— WHAT IS ASKED —
A - From the excerpt on reactive systems, extract word for word the part that opens with the words containing "- Message Driven" and closes with "event-driven, reactive applications.".
B - Condense the paragraph of the reactive systems excerpt that begins "For example, a part of the system" into a shorter version that keeps its main facts.
C - Write a continuation of the excerpt on reactive systems, beginning after its final sentence about Quarkus and SmallRye Reactive Messaging.

— EXCERPT —
════════════════

Elasticity of a reactive system implies removing points of contention, such as a database that limits the number of nodes.
- Message Driven
A reactive system uses asynchronous, non-blocking, message-driven (or event-driven) communication patterns. The message-driven architecture enables reactive systems to load balance workload.
For example, a part of the system that is becoming overloaded starts applying backpressure, which means it does not consume all messages. Another replica of that system part can then process the remaining messages. This leads to greater failure isolation and resiliency.
Quarkus uses Eclipse Vert.x and Netty to enable developers to implement non-blocking, asynchronous, input/output (I/O) applications. Quarkus then uses SmallRye Reactive Messaging to enable developers to implement event-driven, reactive applications.

════════════════

— RECORDS —
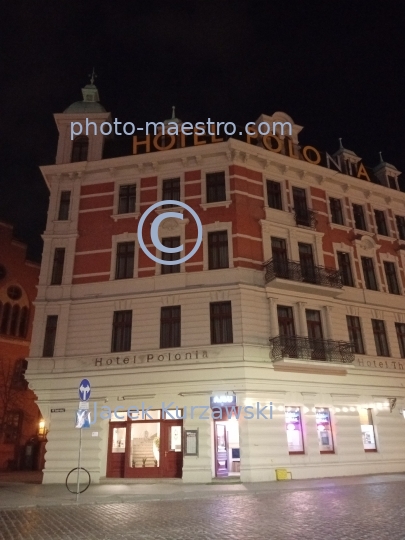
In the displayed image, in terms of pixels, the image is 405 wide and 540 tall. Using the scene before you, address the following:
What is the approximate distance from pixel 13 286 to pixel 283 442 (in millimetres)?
22013

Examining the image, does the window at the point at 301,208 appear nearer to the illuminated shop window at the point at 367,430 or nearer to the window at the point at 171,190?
the window at the point at 171,190

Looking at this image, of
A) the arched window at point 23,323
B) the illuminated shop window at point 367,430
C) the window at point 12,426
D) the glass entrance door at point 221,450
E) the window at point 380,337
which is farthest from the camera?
the arched window at point 23,323

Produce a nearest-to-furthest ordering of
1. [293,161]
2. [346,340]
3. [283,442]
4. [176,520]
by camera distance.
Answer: [176,520] → [283,442] → [346,340] → [293,161]

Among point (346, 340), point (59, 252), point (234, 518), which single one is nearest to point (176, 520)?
point (234, 518)

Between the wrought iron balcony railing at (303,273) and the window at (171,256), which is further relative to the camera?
the window at (171,256)

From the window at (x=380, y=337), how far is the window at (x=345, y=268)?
93.7 inches

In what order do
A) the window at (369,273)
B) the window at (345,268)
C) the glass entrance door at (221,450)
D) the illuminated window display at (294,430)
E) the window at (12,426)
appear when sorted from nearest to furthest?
the glass entrance door at (221,450) → the illuminated window display at (294,430) → the window at (345,268) → the window at (369,273) → the window at (12,426)

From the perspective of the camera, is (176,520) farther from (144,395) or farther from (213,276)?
(213,276)

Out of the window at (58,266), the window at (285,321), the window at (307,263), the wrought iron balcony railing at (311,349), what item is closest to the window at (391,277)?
the window at (307,263)

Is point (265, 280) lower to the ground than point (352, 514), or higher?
higher

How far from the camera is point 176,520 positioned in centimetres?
981

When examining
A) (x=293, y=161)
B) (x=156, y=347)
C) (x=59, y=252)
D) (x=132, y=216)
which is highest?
(x=293, y=161)

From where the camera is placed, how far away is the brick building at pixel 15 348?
89.9ft

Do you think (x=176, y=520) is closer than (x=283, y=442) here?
Yes
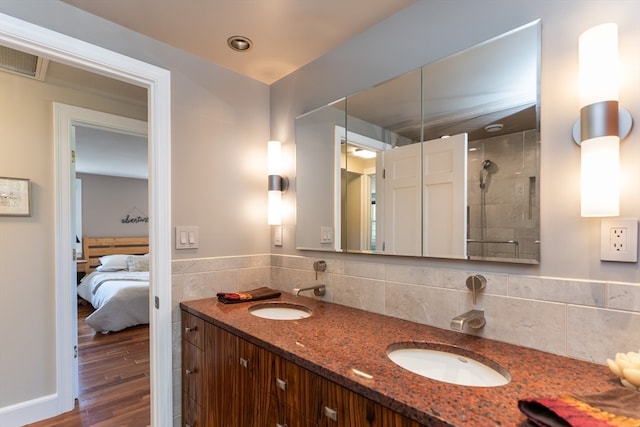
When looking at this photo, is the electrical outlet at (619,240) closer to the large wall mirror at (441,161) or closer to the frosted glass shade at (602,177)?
the frosted glass shade at (602,177)

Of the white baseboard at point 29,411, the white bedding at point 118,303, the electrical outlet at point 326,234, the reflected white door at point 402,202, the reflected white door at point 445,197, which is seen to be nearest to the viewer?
the reflected white door at point 445,197

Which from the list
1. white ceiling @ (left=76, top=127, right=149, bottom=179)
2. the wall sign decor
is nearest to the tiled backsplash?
white ceiling @ (left=76, top=127, right=149, bottom=179)

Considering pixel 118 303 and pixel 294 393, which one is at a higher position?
pixel 294 393

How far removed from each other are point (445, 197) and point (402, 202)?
0.68 ft

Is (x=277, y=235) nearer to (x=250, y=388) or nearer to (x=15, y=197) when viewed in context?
(x=250, y=388)

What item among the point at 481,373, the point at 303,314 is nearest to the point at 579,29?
the point at 481,373

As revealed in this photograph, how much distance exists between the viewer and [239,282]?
1951 millimetres

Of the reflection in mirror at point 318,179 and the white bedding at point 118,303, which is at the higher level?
the reflection in mirror at point 318,179

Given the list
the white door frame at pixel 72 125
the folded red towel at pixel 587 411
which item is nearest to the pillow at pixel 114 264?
the white door frame at pixel 72 125

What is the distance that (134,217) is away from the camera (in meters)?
6.18

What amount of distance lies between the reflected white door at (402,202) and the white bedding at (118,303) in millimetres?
3430

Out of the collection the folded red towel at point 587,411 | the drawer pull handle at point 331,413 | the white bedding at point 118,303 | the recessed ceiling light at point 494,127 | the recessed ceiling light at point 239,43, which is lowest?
the white bedding at point 118,303

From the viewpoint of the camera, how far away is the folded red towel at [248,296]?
1.68 m

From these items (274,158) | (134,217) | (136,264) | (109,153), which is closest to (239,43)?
(274,158)
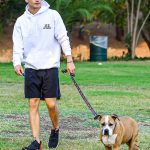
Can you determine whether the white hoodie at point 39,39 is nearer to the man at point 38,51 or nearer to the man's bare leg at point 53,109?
the man at point 38,51

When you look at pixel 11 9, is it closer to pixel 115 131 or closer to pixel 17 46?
pixel 17 46

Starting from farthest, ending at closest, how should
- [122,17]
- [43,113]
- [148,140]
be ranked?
[122,17], [43,113], [148,140]

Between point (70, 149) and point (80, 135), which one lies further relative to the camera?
point (80, 135)

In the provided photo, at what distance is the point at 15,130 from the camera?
1200 cm

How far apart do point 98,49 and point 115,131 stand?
32262 millimetres

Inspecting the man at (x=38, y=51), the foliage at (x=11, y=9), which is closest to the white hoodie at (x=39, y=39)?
the man at (x=38, y=51)

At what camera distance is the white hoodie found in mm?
9898

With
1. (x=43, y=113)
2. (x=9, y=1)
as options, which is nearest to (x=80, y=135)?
(x=43, y=113)

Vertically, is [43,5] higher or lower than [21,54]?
higher

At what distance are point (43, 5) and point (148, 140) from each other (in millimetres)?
2677

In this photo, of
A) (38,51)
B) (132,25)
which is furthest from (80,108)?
(132,25)

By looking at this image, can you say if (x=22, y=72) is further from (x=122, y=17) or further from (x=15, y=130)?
(x=122, y=17)

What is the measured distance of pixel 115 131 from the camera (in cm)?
916

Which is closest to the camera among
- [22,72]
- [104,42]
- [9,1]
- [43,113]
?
[22,72]
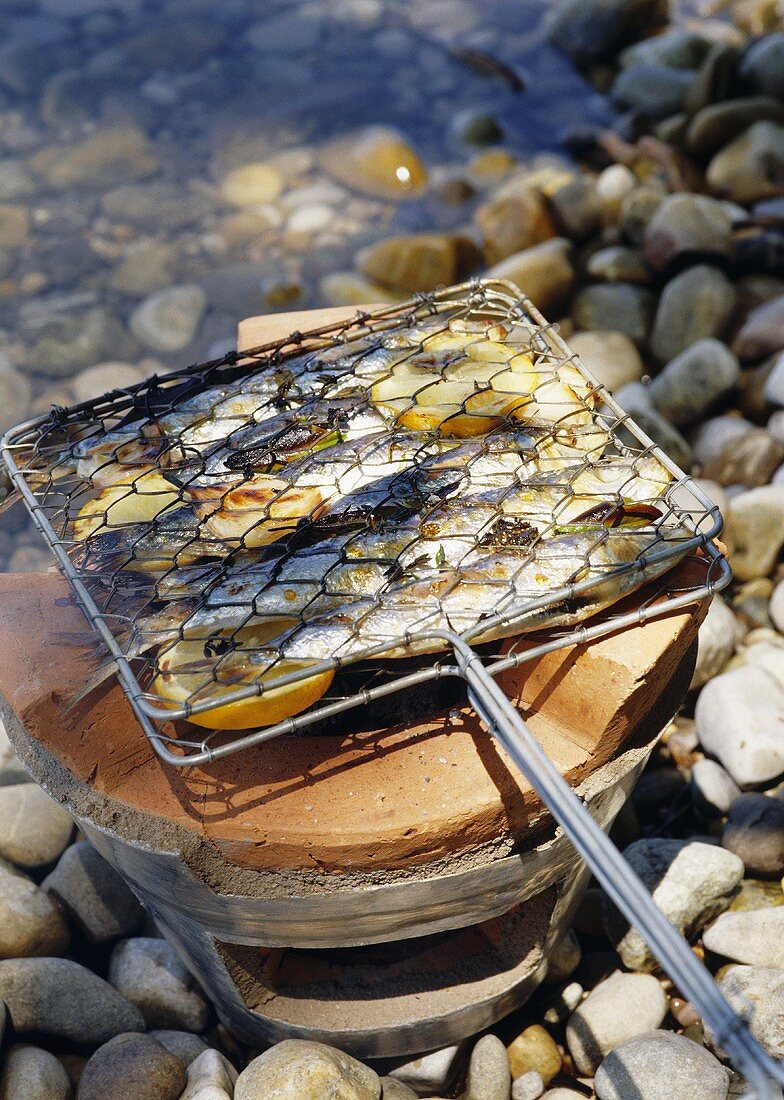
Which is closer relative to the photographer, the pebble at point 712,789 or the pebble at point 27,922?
the pebble at point 27,922

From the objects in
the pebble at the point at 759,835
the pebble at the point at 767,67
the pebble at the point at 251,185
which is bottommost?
the pebble at the point at 759,835

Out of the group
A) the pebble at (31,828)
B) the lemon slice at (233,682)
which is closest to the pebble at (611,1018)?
the lemon slice at (233,682)

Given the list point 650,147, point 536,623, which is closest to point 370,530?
point 536,623

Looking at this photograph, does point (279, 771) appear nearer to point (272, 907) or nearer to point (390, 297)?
point (272, 907)

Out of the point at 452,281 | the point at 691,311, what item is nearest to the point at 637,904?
the point at 691,311

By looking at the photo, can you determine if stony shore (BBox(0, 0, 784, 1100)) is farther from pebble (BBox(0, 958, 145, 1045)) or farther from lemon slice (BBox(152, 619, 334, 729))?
lemon slice (BBox(152, 619, 334, 729))

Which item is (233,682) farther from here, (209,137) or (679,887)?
(209,137)

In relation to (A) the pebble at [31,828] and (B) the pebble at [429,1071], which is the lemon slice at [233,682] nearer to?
(B) the pebble at [429,1071]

════════════════

— ANSWERS BELOW —
A -
- Message Driven
A reactive system uses asynchronous, non-blocking, message-driven (or event-driven) communication patterns. The message-driven architecture enables reactive systems to load balance workload.
For example, a part of the system that is becoming overloaded starts applying backpressure, which means it does not consume all messages. Another replica of that system part can then process the remaining messages. This leads to greater failure isolation and resiliency.
Quarkus uses Eclipse Vert.x and Netty to enable developers to implement non-blocking, asynchronous, input/output (I/O) applications. Quarkus then uses SmallRye Reactive Messaging to enable developers to implement event-driven, reactive applications.

B - An overloaded part of the system applies backpressure and stops consuming all messages, so another replica of that part handles the rest, which improves failure isolation and resiliency.

C -
Because reactive systems require application architecture that is different from synchronous, imperative-style microservices, Quarkus enables developers to also implement blocking, synchronous, imperative programs. This is useful for migrating systems to the reactive architecture.
Quarkus and Kafka enable developers to use reactive programming techniques to implement reactive-style distributed systems. For example, Kafka topics can provide event resiliency while Quarkus enables developers to reactively consume and process the events.
This course uses the Quarkus framework to implement event-driven distributed systems with reactive elements. See the Quarkus Reactive Architecture document in the references to learn more about how Quarkus implements reactive-style or fully reactive systems.